We were just walking outside, passing by some flowers that had a nice smell. I breathed the scent in deeply. It reminded me of something, but what?
I imagined how great it would be to have something like a portable analysis laboratory that would give me a list of the most abundant compounds in the flower smell. A mobile electro-chemical nose, if you will. (The idea isn’t new. The original Star Trek crew already had tricorders, which ostensibly included a chemical analysis capability. I wouldn’t be surprised if the idea has been floating around Sci-Fi circles for a hundred years, but it must have been around for certain since the 1950s.)
The technology exists (I think), but not at this size (yet). The chemical analysis is performed by a gas chromatography/mass spectrometry (GC/MS) combination, which has been standard equipment in any chemical analysis lab for decades. But all the devices I have seen are at least desktop-size and far from portable; except maybe for the compact chemical analysis devices carried by – and custom-made for – certain space probes, such as Huygens.
What is GC/MS? The gas chromatograph (GC) takes in volatile molecules and basically sorts them into packs of the same compound – it separates the input. The separated substances are then passed on to the mass spectrometer (MS), in which the molecules are essentially smashed into little fragments, which are then detected, each individual substance having a certain characteristic profile which allows it to be identified.
The device I’m imagining contains a full, nano-scale GC/MS system as well as some kind of interface (OLED or eInk display with touchscreen, probably), a small embedded computer, and a power source (LiPoly battery or something similar). The interface, computer and power supply bits are straightforward, as is the software that would be required. You could probably build a variant of such a device without its own interface but a connection to your smartphone (wirelessly, via NFC or bluetooth, for instance).
As a user, I would want the technology to have been simplified to such a degree that you’d only have to point the inlet towards the source of the scent you want analysed, press a button, and after a few seconds, you’d get a list of all the compounds identified in the sample, ordered by their relative concentrations (most abundant component first). This aroma profile would be characteristical for certain plants or foods or other things that produce smell (or even vapour that humans can’t smell), so the device would actually be able to tell you what it is that it’s »smelling«.
For example, if I pointed the device at the flower I smelled earlier and pushed the button, I’d get a list of compounds, and then the device would connect to the internet to search for matching aroma profiles (or use its on-device cached data), and I’d get a list of the best matches, hopefully including the name of the correct flower. (As with any such technology, there will be false matches.)

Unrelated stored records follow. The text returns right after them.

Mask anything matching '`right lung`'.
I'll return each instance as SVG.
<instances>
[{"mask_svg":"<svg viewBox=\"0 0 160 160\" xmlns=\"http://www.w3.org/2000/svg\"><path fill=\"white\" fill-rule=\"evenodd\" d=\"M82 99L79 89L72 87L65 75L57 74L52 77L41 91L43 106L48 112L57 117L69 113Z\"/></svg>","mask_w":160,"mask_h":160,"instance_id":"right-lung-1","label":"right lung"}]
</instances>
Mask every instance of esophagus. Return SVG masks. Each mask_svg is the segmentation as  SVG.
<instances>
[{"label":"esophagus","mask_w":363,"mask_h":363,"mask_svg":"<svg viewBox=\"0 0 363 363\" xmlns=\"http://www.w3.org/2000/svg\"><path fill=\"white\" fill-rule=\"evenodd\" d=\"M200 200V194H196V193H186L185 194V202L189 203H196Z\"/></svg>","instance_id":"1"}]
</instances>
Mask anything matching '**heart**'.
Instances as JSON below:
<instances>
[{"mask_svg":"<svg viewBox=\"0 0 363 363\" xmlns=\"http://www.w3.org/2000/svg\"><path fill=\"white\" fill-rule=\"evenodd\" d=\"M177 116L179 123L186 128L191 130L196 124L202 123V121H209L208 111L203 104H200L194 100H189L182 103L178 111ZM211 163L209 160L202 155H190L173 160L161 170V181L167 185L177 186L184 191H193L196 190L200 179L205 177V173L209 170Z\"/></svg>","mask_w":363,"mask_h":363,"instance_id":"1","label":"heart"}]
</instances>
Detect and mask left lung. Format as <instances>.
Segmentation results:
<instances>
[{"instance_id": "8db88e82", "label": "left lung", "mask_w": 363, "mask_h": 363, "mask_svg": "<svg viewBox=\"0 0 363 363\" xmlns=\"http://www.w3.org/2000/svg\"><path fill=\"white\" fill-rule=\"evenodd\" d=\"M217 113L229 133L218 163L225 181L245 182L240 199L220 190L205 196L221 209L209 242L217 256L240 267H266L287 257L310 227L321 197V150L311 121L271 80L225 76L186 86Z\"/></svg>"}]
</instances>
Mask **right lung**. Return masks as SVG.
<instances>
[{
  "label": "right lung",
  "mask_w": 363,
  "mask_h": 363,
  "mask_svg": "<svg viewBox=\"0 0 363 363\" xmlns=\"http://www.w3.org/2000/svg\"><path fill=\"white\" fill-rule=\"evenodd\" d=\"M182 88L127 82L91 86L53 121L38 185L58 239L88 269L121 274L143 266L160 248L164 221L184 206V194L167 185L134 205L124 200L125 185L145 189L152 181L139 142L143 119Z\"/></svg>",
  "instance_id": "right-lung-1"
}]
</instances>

If this technology can be built to a high degree of precision and reliability, I’d imagine that identification of flowers would be trivial. You could analyse practically anything that gives off a sufficient number of molecules for the device to detect and identify. Of course, the less volatile molecules that can be detected, the less reliable the result. If you’d just point the device into the air, you’d get »random smell noise«, where no particular set of compounds is featured prominently enough to afford any identification.
Maybe it will even become possible to build the tiny GC/MS system using the same (or similar) process that’s used to produce integrated circuits today, lowering the production cost and making the device affordable to many. Since the market for such devices is probably not extremely large (yet), I’d imagine the cost at first to be around 2000 EUR, but then becoming gradually cheaper as production is simplified.
Possibly, there will be low-cost variants of such devices aimed at the consumer market. They would have much less of the precision of professional, scientific models, but they would still be good enough for personal use. Low-end consumer devices would possibly skip the chemical analysis part altogether and just identify the source of the sample, as most people don’t have the appropriate knowledge of chemistry, and they probably don’t care.
If devices like this can be mass-produced to such an extent that the price falls really low, it would be feasible for everybody to have such a device permanently installed at home, constantly monitoring the quality of the air, and warning of the release of hazardous smells.
For chefs, you could have specialised devices that could tell you when the food is ready to eat, based on the scent profiles being monitored. This would need a lot more intelligence on the software side, but I think it’s perfectly conceivable.
I can imagine a device like this, but I can’t build it. My knowledge is too limited. So I’m going to sit back and wait for about 10 to 20 years, when this vision will be reality. This is seriously a toy that I want to have!